[Data entries]
»»

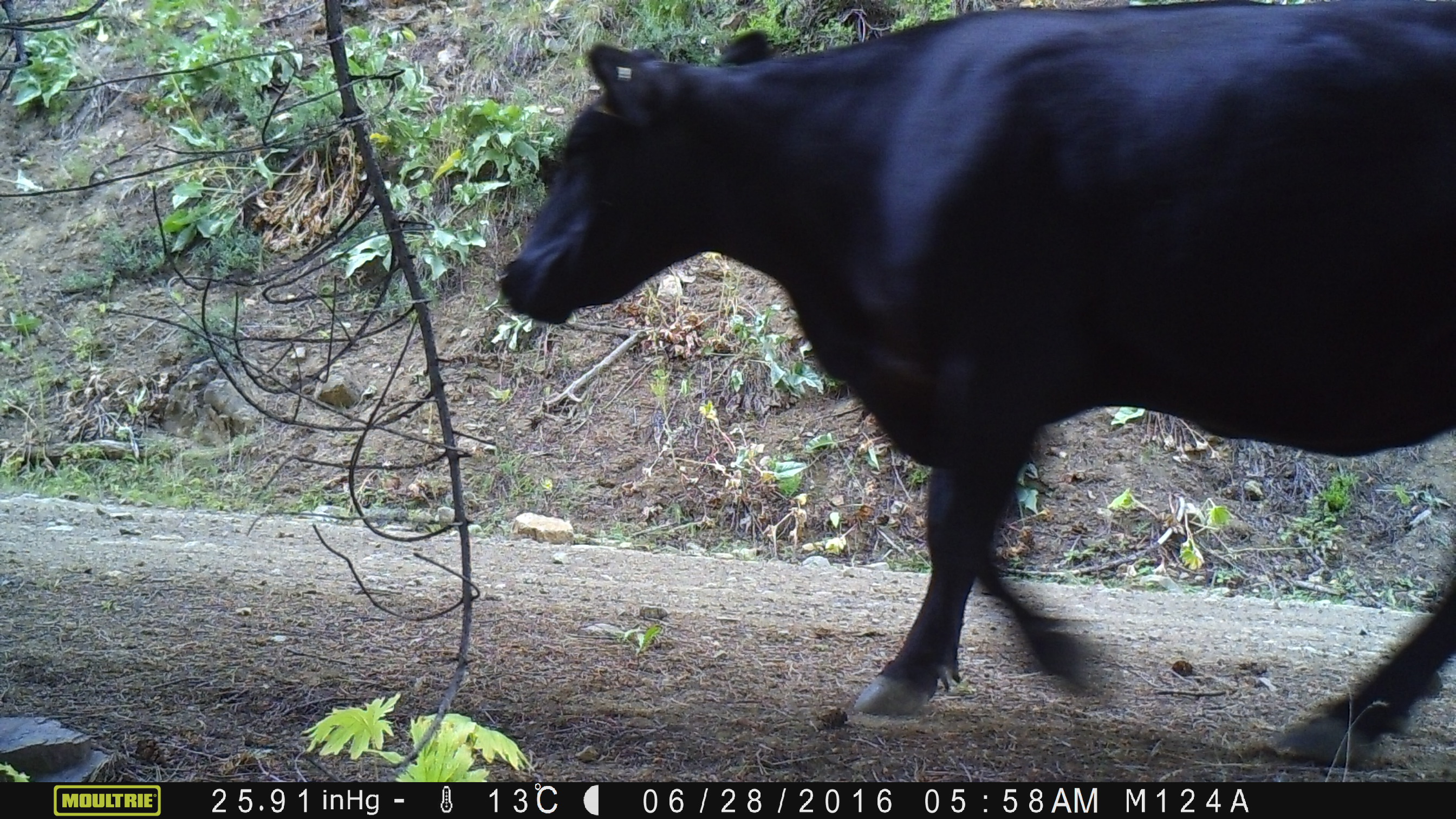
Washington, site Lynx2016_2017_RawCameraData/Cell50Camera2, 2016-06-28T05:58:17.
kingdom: Animalia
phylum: Chordata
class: Mammalia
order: Artiodactyla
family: Bovidae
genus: Bos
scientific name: Bos taurus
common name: domestic cattle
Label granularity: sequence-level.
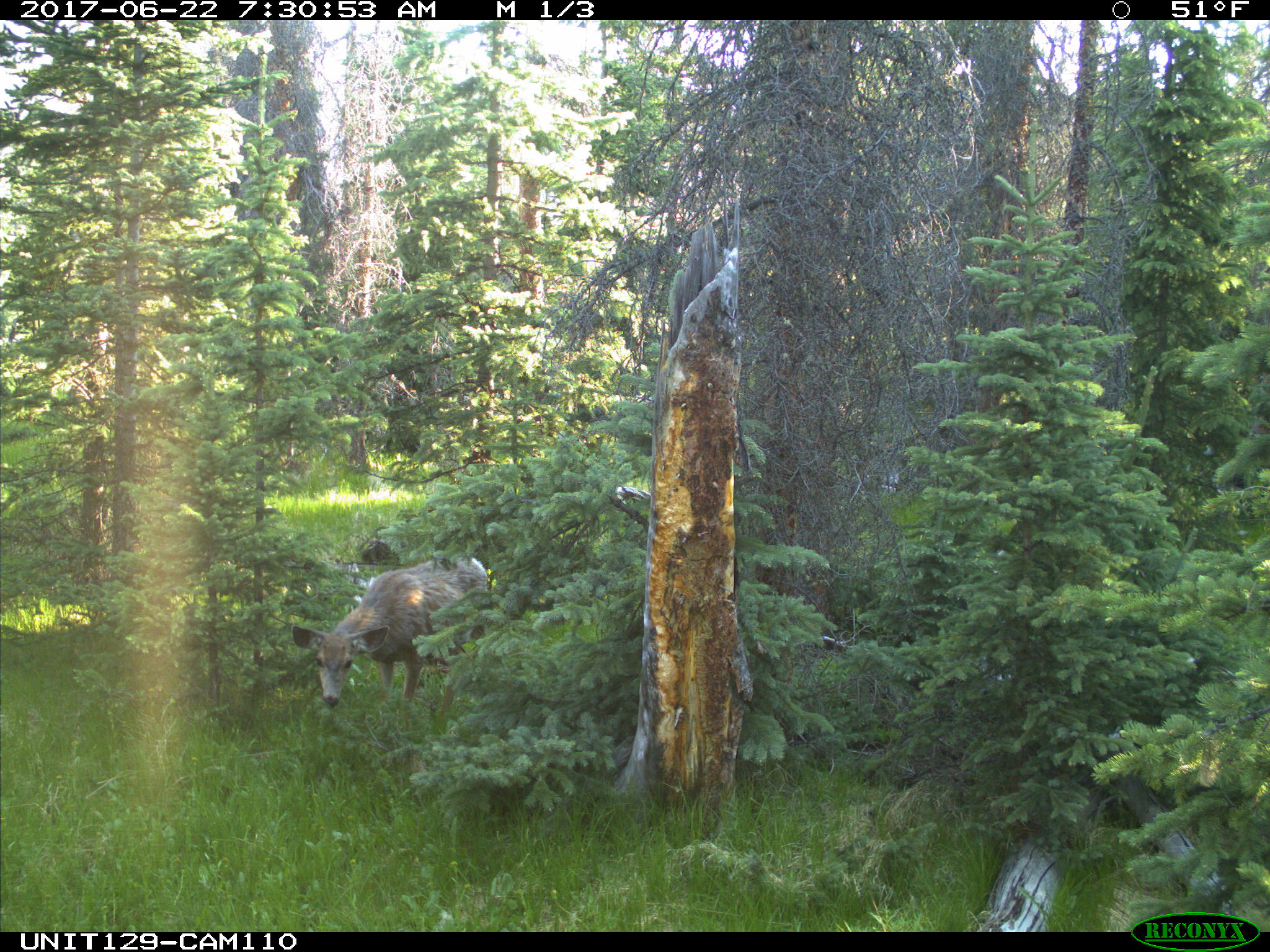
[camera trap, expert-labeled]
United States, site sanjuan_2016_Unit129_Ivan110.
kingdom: Animalia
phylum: Chordata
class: Mammalia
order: Artiodactyla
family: Cervidae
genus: Odocoileus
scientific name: Odocoileus hemionus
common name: mule deer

««

What the task asks => Leaving out every picture, repeat exactly the lines of the records from the start through the line that has "Label granularity: sequence-level.".

Task response =>
Washington, site Lynx2016_2017_RawCameraData/Cell50Camera2, 2016-06-28T05:58:17.
kingdom: Animalia
phylum: Chordata
class: Mammalia
order: Artiodactyla
family: Bovidae
genus: Bos
scientific name: Bos taurus
common name: domestic cattle
Label granularity: sequence-level.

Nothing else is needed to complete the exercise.